En
pocos minutos les pongo en antecedentes, sin entrar en demasiados detalles. Les
cuento lo de mi operación, lo del secuestro en el hospital y mi posterior huida
de Ucrania en mitad de la guerra, la odisea que sufrí hasta llegar a España…
todo lo importante, pero no pueden entenderlo. Tampoco es mi deseo que lo
hagan, basta con que sepan lo que he vivido en los últimos meses, y adónde
estoy dispuesto a llegar. Voy a necesitar su ayuda, si quiero tener alguna opción.
A
mitad de mi soliloquio llega de la calle una mujer joven cargada de bolsas con
productos de supermercado. Debe contar unos veinte años como mucho y, sin
embargo, es notorio que hace tiempo que dejó atrás la frescura de la juventud. Tiene
la piel estropeada por el abuso de maquillaje y los dientes amarillean a causa
del tabaco y el alcohol. Deduzco que se trata de la chica con la que Javier me
confesó que aspiraba casarse.
Al
vernos, se queda en la puerta, indecisa. Dirige una mirada a su novio, pero
este le hace una señal tranquilizadora para que se acerque.
-Te
presento a Estefanía. Es de fiar.
Estefanía,
que viste unos pantalones ajustados de color verde, tacones altos y camisa
floreada abiertamente escotada, no dice nada. Solo me mira a mí, el intruso con
aspecto de vagabundo que su marido ha sentado a la mesa.
-Creo
recordar que me dijiste algo sobre una hija, ¿o me equivoco? –pregunto a
Javier.
La
mujeruca da un respingo y abre mucho los ojos, que ahora parecen querer salirse
de sus órbitas.
-Sí,
Andrea…
-¿Qué
tienes tú qué decir de mi hija? –espeta Estefanía, dejando caer las bolsas al
suelo. Se escucha un estrépito de cristales; algo ha debido romperse en su
interior.
-Nada,
realmente. Solo preguntaba por cortesía.
-Tranqui,
nena –tercia el chico-. Ya te he dicho que es de fiar –me dirige una mirada apresurada
en la que observo un tono de disculpa-. Le debo la vida a este hombre.
La
mujer palidece. Su expresión refleja ahora sorpresa y cierta incredulidad que
se borra al comprobar que Roberto asiente a las palabras de su marido.
-¿Tú
también lo conoces? No me fío de este… -le pregunta a mi chófer, mientras señala
a su marido con la cabeza.
-Sí.
Es mi jefe, y también el de Javier. Y lo que te dice es cierto: le salvó la
vida.
Entonces
la mujer se ruboriza y agacha la cabeza.
-Perdone
usted… pero es que… con esas pintas… Además, al escucharle preguntar por mi
hija me ha dado un repelús.
-Se
la llevaron los de asuntos sociales. Una zorra hija de puta empeñada en que no
la cuidábamos como es debido. Y todo porque se me pasó matricularla en el cole
–añade Javier, enfurruñado-. Si es muy pequeña, coño.
Adivino
que hay algo más de lo que dice Javier, pero no necesito indagar más en ese
asunto. He encontrado lo que buscaba.
-Ya
veo. Está bien, escuchadme. Como ya sabéis, me encuentro en un aprieto.

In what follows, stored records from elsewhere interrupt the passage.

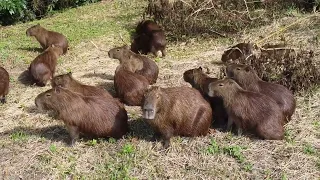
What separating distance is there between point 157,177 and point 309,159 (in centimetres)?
160

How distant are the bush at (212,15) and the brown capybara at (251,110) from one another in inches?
152

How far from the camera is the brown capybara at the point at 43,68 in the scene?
6930 mm

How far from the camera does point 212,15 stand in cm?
922

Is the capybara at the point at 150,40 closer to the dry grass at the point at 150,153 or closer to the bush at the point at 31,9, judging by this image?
the dry grass at the point at 150,153

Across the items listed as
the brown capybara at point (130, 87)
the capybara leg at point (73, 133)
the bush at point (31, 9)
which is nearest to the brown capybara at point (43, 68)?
the brown capybara at point (130, 87)

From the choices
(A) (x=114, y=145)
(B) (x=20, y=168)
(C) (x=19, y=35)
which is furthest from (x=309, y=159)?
(C) (x=19, y=35)

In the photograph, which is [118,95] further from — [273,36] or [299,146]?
[273,36]

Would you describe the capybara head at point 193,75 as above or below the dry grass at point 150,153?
above

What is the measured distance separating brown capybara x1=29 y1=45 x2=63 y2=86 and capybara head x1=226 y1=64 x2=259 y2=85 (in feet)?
9.36

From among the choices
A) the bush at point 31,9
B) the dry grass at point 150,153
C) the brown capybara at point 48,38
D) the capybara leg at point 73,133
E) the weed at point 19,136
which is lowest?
the dry grass at point 150,153

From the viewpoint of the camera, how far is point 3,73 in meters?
6.49

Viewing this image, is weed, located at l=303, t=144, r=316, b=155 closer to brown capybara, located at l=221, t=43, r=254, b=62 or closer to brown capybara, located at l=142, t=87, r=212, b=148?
brown capybara, located at l=142, t=87, r=212, b=148

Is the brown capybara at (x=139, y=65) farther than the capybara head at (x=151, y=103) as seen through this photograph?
Yes

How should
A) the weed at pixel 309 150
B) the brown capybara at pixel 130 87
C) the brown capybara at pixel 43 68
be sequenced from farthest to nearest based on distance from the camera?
the brown capybara at pixel 43 68
the brown capybara at pixel 130 87
the weed at pixel 309 150
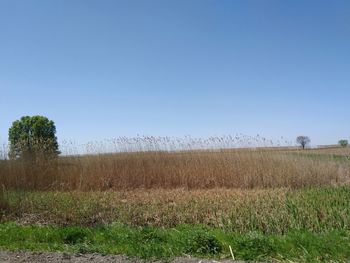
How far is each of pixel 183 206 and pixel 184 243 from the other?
144 inches

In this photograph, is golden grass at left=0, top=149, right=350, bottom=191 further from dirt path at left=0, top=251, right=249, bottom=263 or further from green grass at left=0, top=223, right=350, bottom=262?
dirt path at left=0, top=251, right=249, bottom=263

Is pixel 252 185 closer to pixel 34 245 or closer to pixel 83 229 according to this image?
pixel 83 229

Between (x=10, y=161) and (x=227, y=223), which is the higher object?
(x=10, y=161)

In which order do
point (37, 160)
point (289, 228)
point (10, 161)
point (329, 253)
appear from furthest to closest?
point (37, 160) < point (10, 161) < point (289, 228) < point (329, 253)

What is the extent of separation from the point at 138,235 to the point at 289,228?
2.66m

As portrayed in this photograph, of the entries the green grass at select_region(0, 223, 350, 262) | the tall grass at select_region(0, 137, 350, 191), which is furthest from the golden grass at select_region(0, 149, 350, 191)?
the green grass at select_region(0, 223, 350, 262)

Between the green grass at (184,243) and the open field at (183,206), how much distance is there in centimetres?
2

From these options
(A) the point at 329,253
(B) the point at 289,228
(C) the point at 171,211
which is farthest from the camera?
(C) the point at 171,211

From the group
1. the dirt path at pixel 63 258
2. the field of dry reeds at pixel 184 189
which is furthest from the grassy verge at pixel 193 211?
the dirt path at pixel 63 258

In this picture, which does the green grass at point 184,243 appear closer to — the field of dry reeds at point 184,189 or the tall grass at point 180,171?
the field of dry reeds at point 184,189

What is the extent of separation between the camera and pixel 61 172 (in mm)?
15750

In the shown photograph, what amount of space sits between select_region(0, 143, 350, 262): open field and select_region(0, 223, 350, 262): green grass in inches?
0.6

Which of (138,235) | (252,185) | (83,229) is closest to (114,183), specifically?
(252,185)

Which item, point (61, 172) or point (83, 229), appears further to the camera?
point (61, 172)
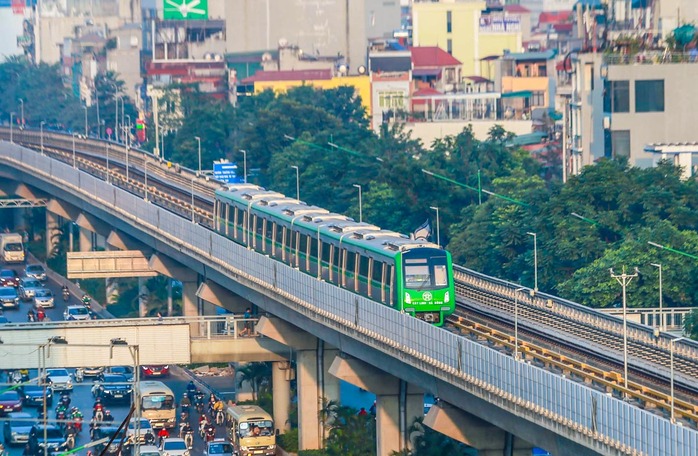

Necesito recuperar lo que me pertenece, pero no puedo presentarme sin más.
Sospecho que no duraría mucho si el ruso descubriese que sigo vivo. Así que
vais a ayudarme. No será mucho lo que precise de vosotros, solo un par de
cosas, incluido el alojamiento. Quizá os cause algunas molestias durante unos
días, y hasta es posible que llegue a ser peligroso, si llegase a saberse que
estoy aquí antes de recuperar mi estatus. Pero os prometo una cosa: en cuanto
vuelva a ocupar La Torre, me aseguraré de que os devuelvan a vuestra hija. Y jamás
volverá a faltaros de nada.
Pasan
varios segundos antes de que nadie abra la boca. Finalmente es el chico quien
reacciona a mi petición:
-Por
mi parte puede quedarse con nosotros el tiempo que necesite. Nunca olvidaré que
sigo vivo gracias a usted. –Vuelve la cabeza hacia su mujer-. Solo tiene que
decirnos lo que hay que hacer.
Roberto
observa la escena, complacido. Estefanía, por su parte, parece resignada,
aunque no me fío de ella.
Pero
¿qué puedo hacer? Es lo que tengo. Es lo que hay. Y no puedo negar que es mucho
más de lo que esperaba encontrar. Así que solo toca pensar en mañana, y en el
trabajo que queda por hacer.
Escucha,
abogado. Escucha bien cómo redoblan las campanas, hijo de puta.